**DATA IN THIS EXERCISE**

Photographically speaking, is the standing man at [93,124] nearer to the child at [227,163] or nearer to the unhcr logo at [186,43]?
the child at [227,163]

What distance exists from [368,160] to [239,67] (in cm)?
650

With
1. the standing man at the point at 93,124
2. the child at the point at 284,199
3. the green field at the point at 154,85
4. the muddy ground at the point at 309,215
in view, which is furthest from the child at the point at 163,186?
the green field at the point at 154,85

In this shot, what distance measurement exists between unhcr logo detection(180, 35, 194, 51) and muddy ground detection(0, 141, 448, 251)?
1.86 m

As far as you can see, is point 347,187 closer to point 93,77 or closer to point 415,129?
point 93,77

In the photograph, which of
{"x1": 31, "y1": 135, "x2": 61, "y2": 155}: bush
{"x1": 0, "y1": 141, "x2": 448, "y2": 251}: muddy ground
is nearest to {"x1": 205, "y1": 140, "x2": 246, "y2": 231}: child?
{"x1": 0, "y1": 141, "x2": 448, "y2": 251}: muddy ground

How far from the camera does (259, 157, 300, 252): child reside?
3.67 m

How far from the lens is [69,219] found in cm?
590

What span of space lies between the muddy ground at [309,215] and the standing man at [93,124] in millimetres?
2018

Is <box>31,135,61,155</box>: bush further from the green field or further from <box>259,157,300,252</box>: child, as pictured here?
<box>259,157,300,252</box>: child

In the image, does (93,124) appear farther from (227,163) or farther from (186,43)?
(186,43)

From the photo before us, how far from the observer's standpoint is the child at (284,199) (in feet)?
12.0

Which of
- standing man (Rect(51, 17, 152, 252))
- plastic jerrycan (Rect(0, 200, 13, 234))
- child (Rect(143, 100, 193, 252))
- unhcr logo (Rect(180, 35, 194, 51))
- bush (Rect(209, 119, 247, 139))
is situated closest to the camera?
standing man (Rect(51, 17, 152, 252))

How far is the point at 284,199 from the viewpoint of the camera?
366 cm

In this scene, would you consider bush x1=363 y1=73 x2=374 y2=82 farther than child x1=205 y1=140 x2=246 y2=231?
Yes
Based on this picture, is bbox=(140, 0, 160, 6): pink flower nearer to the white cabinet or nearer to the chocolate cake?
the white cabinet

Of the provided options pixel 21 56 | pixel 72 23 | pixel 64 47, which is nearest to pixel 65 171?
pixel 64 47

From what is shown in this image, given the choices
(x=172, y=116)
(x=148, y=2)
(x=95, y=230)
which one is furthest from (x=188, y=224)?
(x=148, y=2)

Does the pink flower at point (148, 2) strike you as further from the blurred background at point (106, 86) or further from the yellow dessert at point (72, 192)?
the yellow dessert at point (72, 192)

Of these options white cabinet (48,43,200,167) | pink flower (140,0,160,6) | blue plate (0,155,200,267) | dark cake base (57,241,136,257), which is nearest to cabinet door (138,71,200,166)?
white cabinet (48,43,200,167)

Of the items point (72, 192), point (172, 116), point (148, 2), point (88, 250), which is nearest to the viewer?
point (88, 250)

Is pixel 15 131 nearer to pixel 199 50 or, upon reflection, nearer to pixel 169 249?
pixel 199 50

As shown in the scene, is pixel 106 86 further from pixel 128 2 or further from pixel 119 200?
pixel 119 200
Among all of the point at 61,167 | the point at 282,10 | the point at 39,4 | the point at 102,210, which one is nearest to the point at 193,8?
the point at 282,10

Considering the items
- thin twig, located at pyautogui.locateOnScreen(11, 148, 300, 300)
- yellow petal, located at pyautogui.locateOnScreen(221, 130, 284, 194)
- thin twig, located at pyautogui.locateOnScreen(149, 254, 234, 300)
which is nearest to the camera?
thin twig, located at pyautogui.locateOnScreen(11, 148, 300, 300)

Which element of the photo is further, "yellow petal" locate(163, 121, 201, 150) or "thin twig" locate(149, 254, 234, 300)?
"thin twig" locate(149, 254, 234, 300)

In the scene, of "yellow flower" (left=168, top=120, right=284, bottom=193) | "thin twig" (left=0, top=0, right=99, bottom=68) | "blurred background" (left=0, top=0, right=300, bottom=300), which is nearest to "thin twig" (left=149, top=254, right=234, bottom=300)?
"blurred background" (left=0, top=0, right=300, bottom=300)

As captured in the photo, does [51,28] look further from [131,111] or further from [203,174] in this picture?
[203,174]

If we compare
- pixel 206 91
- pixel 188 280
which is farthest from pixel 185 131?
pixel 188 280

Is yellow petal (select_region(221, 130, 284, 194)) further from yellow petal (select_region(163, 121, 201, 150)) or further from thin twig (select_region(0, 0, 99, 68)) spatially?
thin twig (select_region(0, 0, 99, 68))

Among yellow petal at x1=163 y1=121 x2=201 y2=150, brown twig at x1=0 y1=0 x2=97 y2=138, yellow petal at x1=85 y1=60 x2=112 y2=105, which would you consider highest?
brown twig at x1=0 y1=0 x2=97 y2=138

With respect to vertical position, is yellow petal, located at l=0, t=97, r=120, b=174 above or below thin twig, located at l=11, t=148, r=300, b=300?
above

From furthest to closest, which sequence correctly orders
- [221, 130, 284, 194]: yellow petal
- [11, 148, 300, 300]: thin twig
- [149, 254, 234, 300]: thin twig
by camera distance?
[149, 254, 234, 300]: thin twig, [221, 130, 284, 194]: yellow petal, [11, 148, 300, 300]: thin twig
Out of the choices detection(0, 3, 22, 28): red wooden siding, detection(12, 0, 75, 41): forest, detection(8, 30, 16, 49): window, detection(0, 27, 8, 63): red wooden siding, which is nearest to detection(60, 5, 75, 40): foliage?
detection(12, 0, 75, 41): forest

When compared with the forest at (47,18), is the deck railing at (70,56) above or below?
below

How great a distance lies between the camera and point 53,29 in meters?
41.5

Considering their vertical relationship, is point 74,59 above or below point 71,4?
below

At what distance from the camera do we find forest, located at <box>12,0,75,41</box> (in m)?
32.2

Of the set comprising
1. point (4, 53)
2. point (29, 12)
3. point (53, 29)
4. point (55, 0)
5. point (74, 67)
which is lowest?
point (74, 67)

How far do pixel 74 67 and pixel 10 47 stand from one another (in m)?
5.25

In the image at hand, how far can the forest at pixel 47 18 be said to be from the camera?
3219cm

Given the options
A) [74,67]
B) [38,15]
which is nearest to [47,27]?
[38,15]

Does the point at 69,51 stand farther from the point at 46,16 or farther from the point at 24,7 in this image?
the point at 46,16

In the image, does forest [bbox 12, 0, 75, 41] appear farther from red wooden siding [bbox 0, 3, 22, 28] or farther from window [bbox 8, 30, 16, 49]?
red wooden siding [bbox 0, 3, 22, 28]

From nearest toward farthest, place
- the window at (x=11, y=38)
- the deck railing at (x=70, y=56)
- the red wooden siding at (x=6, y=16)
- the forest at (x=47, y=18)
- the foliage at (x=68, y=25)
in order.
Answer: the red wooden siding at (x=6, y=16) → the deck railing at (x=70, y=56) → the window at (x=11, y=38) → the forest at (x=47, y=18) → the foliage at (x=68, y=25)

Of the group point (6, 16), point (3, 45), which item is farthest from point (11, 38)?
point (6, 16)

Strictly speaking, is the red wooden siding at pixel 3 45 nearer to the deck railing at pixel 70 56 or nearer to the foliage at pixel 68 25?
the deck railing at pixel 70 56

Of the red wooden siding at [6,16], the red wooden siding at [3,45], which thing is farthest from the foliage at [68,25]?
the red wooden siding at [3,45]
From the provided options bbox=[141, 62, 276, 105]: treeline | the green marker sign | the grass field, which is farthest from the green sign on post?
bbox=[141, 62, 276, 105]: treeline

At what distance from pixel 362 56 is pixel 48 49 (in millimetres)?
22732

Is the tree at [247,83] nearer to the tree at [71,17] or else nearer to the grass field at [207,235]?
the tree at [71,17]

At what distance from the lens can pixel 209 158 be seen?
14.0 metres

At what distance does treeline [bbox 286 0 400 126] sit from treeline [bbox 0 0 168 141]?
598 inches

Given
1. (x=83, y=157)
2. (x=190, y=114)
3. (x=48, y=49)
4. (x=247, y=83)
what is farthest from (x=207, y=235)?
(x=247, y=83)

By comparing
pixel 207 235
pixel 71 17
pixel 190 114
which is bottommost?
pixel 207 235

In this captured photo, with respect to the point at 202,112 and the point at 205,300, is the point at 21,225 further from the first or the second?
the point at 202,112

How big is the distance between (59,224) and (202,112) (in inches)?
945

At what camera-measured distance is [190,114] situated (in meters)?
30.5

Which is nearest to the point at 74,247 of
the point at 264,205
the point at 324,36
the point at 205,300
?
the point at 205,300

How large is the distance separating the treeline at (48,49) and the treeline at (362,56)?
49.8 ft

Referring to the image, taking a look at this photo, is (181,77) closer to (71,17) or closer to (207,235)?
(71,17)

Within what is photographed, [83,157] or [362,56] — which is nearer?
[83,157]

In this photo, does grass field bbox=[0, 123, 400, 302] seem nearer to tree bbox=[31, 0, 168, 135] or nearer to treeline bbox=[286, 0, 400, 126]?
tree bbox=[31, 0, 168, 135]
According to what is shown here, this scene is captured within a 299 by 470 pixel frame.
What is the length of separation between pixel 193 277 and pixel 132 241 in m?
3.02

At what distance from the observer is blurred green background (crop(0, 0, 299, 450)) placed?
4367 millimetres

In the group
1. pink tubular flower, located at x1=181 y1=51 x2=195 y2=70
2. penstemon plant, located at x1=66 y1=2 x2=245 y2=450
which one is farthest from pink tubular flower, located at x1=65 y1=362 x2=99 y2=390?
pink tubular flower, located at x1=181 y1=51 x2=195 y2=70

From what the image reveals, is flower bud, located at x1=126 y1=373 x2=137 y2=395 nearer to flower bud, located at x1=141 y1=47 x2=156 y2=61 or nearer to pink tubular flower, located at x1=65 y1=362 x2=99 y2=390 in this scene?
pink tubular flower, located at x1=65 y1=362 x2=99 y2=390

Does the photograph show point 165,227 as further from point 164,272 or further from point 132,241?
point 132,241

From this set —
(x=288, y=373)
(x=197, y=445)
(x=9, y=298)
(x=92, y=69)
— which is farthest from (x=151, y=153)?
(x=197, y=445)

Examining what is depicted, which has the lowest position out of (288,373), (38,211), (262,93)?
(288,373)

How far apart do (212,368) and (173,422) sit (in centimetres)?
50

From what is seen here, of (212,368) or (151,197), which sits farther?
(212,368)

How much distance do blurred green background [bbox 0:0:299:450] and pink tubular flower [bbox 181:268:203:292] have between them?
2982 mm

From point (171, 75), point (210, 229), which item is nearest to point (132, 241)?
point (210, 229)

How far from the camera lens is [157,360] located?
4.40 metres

**TASK GOAL**
Please rewrite the material as a JSON list of strings, one string per line and no blank lines, beginning at the line that contains "Referring to the" and stopping after the line that contains "4367 millimetres".

**WRITTEN SOLUTION**
[
  "Referring to the image, taking a look at this photo, is (181,77) closer to (71,17) or closer to (207,235)?",
  "(71,17)",
  "Within what is photographed, [83,157] or [362,56] — which is nearer?",
  "[83,157]",
  "In this photo, does grass field bbox=[0, 123, 400, 302] seem nearer to tree bbox=[31, 0, 168, 135] or nearer to treeline bbox=[286, 0, 400, 126]?",
  "tree bbox=[31, 0, 168, 135]",
  "According to what is shown here, this scene is captured within a 299 by 470 pixel frame.",
  "What is the length of separation between pixel 193 277 and pixel 132 241 in m?",
  "3.02",
  "At what distance from the observer is blurred green background (crop(0, 0, 299, 450)) placed?",
  "4367 millimetres"
]